::: EXCERPT

Giving babies the Best Start in Life: Exploring what the new strategy means for baby room educators

We are delighted to announce the publication of our report titled, Opening the Door to the Baby Room: Learning from the Experiences and Perspectives of Baby Room Educators and Nursery Managers (www.thebabyroom.blog/report-2). This follows the release of the DfE’s Best Start in Life strategy, launched in July 2025, which offers a strong vision for the early years sector with the aim of 75% of children reaching a good level of development by the end of reception. Learning and development in the early years sector starts in the baby room. So, with the expansion of the government funded entitlement to children from 9 months old due to be completed this month, this blog post explores how the BSiL strategy can respond to the needs of baby rooms across England. 

The BSiL aims to double the number of Stronger Practice Hubs and expand access to CPD

The BSiL seeks to double the number of Stronger Practice Hubs across England in addition to extending free online child development training, which would substantially expand access to CPD for EY educators. Based on our research, we welcome this development but urge that it needs to include a baby-specific CPD offer.

::::::

== REQUIRED ACTIONS ==
1. Translate this sentence from the blog post on the Best Start in Life strategy into Spanish: "Learning and development in the early years sector starts in the baby room."
2. Repeat word for word the stretch of the blog post on the Best Start in Life strategy from "The BSiL aims" through "baby-specific CPD offer.".
3. Write what comes next in the blog post on the Best Start in Life strategy, picking up after its last sentence.

::: SUPPLIED MATERIAL

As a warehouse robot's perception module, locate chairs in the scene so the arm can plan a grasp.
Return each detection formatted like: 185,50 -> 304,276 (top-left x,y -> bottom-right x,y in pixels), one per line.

::::::

== RESULTS ==
1. El aprendizaje y el desarrollo en el sector de la primera infancia comienzan en la sala de bebés.

2.
The BSiL aims to double the number of Stronger Practice Hubs and expand access to CPD

The BSiL seeks to double the number of Stronger Practice Hubs across England in addition to extending free online child development training, which would substantially expand access to CPD for EY educators. Based on our research, we welcome this development but urge that it needs to include a baby-specific CPD offer.

3.
Our findings demonstrate a lack of baby-specific CPD available to the sector. Our findings demonstrate that less than a third of baby room educators and nursery managers have accessed CPD relating to 0-2 year olds in the last year. One of our participants explained:

‘I don’t see as much training based around babies. There is other training, like toddler room training or safeguarding, first aid, but I don’t see as many opportunities for baby focused training.’

The BSiL aims to support more EY educators to achieve a L3 qualification

The BSiL strategy aims to have more people earning level 3 qualifications by introducing faster assessment routes for experienced staff, simplifying the number of qualifications for clarity, and transforming apprenticeship training routes. We welcome efforts to increase the number of level 3 qualified staff in the sector, and we encourage efforts to target baby room educators who may be lagging behind in level 3 qualifications. In addition to raising the proportion of qualified staff across the nursery, we want to see qualifications reviewed to ensure that they have a robust focus on 0-2 years olds woven throughout, especially in light of the completed expansion that has more babies entering group based provision.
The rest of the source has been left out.